特別支援学校(知的しょう害)でのキャリア教育考(福岡市ケース) 

 弊社が担当させていただいている軽度の知的しょう害を持った高校生達が通う福岡市立特別支援学校「博多高等学園」における習得別クラスの再編成しての授業形態はここ数年で始めました。(ブログ追記) 

 当該校は開校当初から最近まではどのクラス、どの生徒も職業教育の上級レベルから初級のキャリア教育まで、同じような理解度と習得度(成果の発揮)の成果をあげ、時には就職を目指す健常者の高校生より高い結果を出せていました。もちろん入試の段階でしょう害レベルを推し量り、目指している一般就労が可能(軽度の知的障がい者)な生徒達を入学させてきたのは言うまでもありません。 
 これが博多高等学園だけでなく他の大規模自治体が設置している戦略性(就労率の向上を目的)のある位置づけであり、軽度から重度までの生徒達が通う従来型の特別支援学校とは大きな違いであり、特徴でもあります。 
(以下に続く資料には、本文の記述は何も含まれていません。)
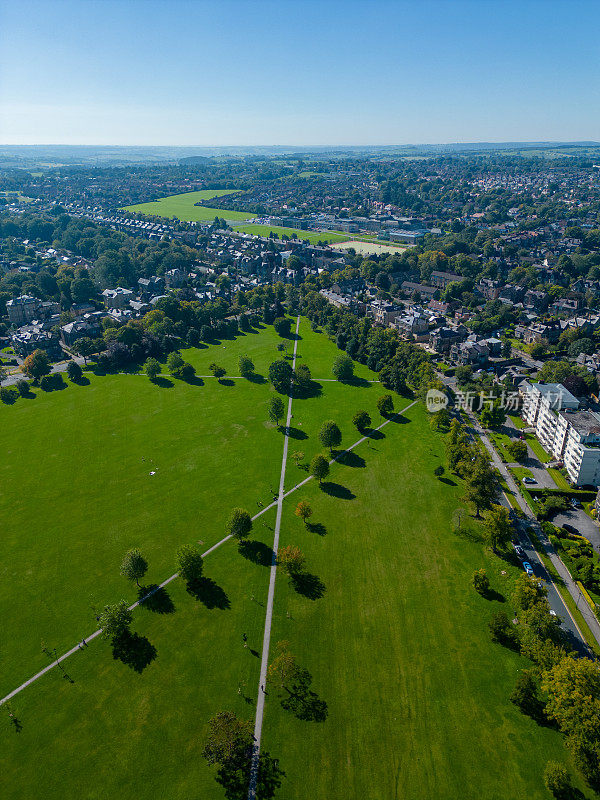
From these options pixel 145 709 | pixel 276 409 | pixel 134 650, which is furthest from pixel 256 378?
pixel 145 709

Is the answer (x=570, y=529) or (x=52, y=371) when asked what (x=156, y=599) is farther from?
(x=52, y=371)

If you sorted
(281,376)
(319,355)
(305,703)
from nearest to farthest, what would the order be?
(305,703), (281,376), (319,355)

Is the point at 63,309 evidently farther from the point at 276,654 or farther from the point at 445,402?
the point at 276,654

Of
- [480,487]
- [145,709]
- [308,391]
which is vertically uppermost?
[308,391]

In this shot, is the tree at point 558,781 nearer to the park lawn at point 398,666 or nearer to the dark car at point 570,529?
the park lawn at point 398,666

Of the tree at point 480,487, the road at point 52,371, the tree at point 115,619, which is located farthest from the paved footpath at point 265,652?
the road at point 52,371

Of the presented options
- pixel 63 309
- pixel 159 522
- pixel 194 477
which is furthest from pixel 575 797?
pixel 63 309
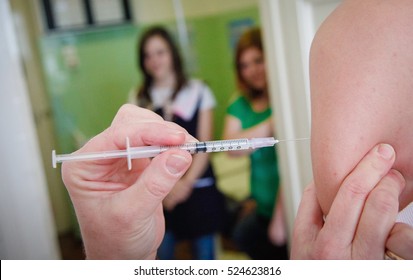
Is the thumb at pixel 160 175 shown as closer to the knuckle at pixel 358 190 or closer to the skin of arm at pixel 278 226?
the knuckle at pixel 358 190

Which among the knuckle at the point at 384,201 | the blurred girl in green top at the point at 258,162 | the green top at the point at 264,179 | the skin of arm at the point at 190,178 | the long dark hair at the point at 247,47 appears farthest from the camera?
the green top at the point at 264,179

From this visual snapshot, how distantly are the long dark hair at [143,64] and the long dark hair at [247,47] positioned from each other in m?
0.22

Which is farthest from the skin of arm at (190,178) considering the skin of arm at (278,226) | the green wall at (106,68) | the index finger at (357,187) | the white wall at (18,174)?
the white wall at (18,174)

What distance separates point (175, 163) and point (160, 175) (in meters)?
0.03

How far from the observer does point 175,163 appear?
0.60 metres

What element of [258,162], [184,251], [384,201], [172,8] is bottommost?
[184,251]

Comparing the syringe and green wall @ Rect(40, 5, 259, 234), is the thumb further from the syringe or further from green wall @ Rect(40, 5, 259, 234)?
green wall @ Rect(40, 5, 259, 234)

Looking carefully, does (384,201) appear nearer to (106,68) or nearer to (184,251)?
(184,251)

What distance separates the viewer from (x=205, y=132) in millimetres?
851

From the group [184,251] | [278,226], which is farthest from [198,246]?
[278,226]

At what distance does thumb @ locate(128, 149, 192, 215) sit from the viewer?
1.95 ft

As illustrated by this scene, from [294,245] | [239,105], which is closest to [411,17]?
[294,245]

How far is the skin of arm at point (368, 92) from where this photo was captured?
0.57 meters

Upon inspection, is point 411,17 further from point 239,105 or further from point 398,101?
point 239,105
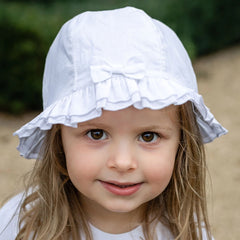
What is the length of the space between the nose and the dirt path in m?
1.10

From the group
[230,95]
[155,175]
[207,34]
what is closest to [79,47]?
[155,175]

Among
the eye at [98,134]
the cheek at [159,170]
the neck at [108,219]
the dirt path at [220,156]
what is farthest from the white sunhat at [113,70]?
the dirt path at [220,156]

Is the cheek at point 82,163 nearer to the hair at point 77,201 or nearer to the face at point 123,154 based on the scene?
the face at point 123,154

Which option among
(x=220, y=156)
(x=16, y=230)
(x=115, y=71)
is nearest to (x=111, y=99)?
(x=115, y=71)

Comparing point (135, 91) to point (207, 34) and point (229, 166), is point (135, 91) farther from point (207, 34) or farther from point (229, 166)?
point (207, 34)

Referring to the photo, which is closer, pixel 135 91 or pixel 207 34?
pixel 135 91

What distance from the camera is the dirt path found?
432 cm

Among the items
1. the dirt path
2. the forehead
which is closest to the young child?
the forehead

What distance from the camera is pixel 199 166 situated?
2225 millimetres

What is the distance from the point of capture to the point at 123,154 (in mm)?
1829

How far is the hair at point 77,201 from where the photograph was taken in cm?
216

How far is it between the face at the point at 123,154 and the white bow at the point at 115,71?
0.13 m

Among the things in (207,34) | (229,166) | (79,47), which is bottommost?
(229,166)

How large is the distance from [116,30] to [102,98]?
0.31m
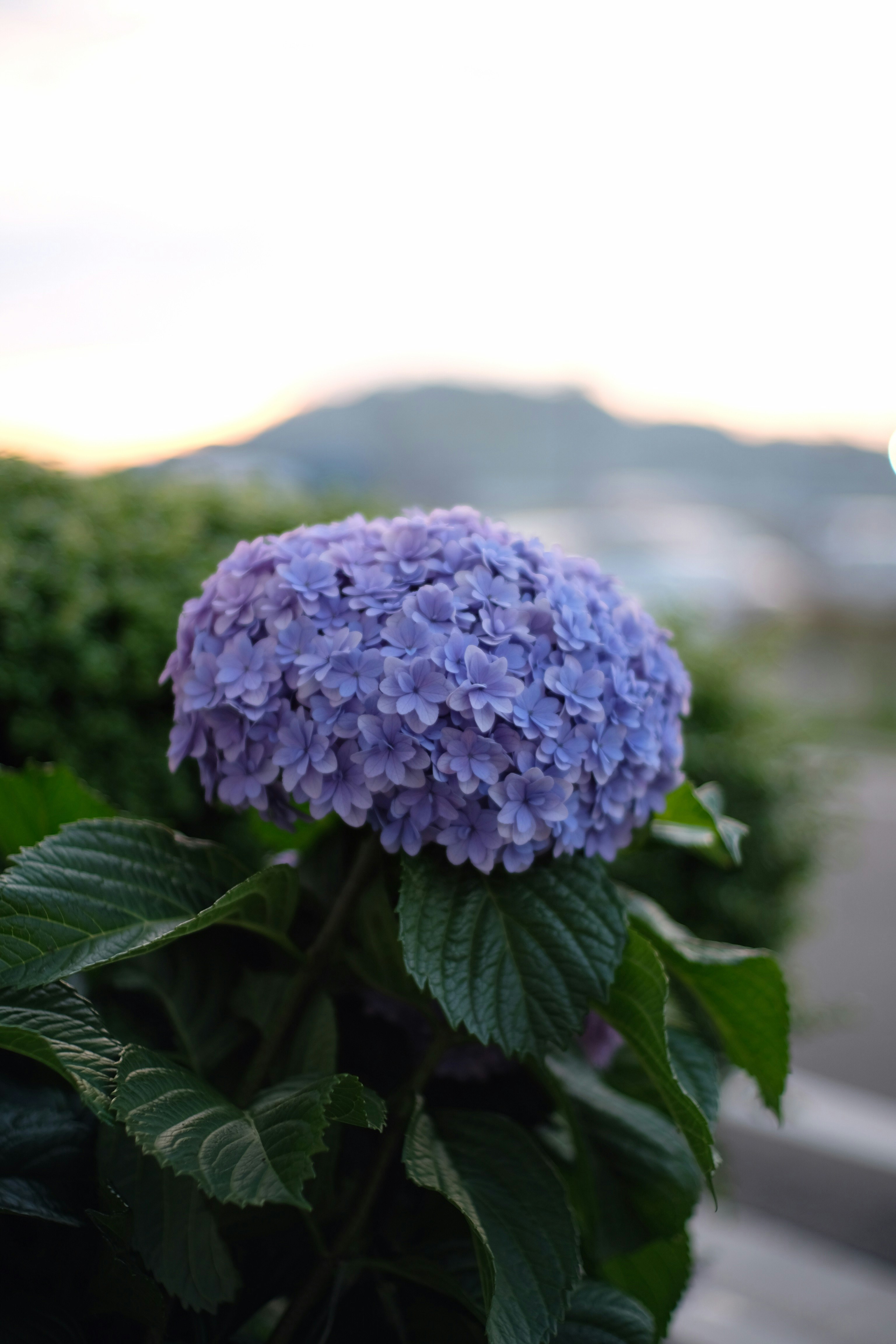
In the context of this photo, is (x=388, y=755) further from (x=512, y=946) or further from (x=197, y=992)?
(x=197, y=992)

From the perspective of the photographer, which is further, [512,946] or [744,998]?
[744,998]

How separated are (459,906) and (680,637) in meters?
1.54

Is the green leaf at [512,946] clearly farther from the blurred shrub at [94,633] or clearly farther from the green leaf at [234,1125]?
the blurred shrub at [94,633]

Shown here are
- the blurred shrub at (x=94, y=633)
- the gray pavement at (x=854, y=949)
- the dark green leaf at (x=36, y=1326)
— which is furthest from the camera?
the gray pavement at (x=854, y=949)

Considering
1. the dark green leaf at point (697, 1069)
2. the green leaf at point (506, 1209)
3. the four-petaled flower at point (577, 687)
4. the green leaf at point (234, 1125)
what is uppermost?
the four-petaled flower at point (577, 687)

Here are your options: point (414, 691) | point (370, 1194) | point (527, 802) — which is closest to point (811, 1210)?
point (370, 1194)

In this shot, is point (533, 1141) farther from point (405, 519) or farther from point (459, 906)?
point (405, 519)

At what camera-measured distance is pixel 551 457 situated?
22.1 m

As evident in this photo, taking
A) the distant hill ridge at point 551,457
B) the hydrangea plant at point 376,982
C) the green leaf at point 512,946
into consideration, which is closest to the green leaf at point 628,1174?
the hydrangea plant at point 376,982

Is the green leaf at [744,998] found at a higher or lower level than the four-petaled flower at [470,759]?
lower

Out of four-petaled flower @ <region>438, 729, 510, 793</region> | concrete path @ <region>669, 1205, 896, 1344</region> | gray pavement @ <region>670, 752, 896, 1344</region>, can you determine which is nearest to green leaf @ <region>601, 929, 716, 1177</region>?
four-petaled flower @ <region>438, 729, 510, 793</region>

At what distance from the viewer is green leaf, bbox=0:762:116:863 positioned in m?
1.07

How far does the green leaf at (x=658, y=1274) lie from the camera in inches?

 博多高等学園はハード設備から授業カリキュラム、配置の教員に至るまで、他の既存の特別支援学校とはその存在意義と機能は大きな違いがあります。ところがここ数年、人口が増え続ける福岡市では、人口増に比例してしょう害者の生徒達も増加しており、結果、博多高等学園でもしょう害レベルを広げて受け入れる事になり、戦略校としての均一的な高い授業成果が望めなくなってきました。


 現在までの就労率の高さは今に至るまでの教員たちの専門的な取り組みと卒業生達の企業での活躍度や優秀な評価、更には採用に理解のある企業のおかげと考えております。 それが将来に向けてリスクヘッジ的な(もちろんコロナ禍等の外部要因もありますが就労可能レベルの低下が懸念)意味合いでの習得別再編成措置なのです。 

 実際のところ知的しょう害レベルが拡大することで授業の通常運営(弊社が実施する授業計画)が難しい事態がしばしば発生しました。
そのため習得度の高い生徒達が、まだまだ基礎的授業が必要な生徒に引っ張られるという健常者の学校にもよく見られる負のパターンに陥ったのです。


  健常者の場合は教員による集中的な教育的指導など授業運営を健全な形に軌道修正することも可能ではありますが、しょう害者の場合は生徒による意図的な授業妨害ではなく、しょう害によるコミュニケーション上の問題であり、生徒原因として片付ける事ができないのです。 

 更に我々外部の専門職能によるキャリア教育の実践は元々健常者を対象としており、しょう害者教育の専門的な知見と教育をうけていない専門プロ講師にもその対応に戸惑う事も少なくありませんでした。(しょう害者対応だけでなく人権等様々な問題も含む)
 我々外部の専門職能の活用意義は就労率をあげるという成果を出すことにあり、また教員のように教育者でもありませんので、能力の高い生徒は更に向上させ、まだ基礎的な理解を深めなければならない生徒には底上げ機会を増やすための措置をとらさせていただけるよう学校側へ提案させていただく事になり、現在に至っています。 

 もちろん私自身が教育委員会の専門委員を務めており、それなりの根回しが功を奏する事になったのは事実です。
それを考えると他の地域で同じ役割を担っている専門職能の方々の苦労が伺えます。
  また、学校側としょう害者教育の教育者としての教員たちの理解が大きな支援になった事は間違いありません。
 福岡市(博多高等学園等戦略校)においては、現在の生徒達と行政側の状況が変わり、今までの指導ノウハウで今までと同じ成果が期待できなくなってきた事は事実です。 

難しい課題を抱えている実態があるのです。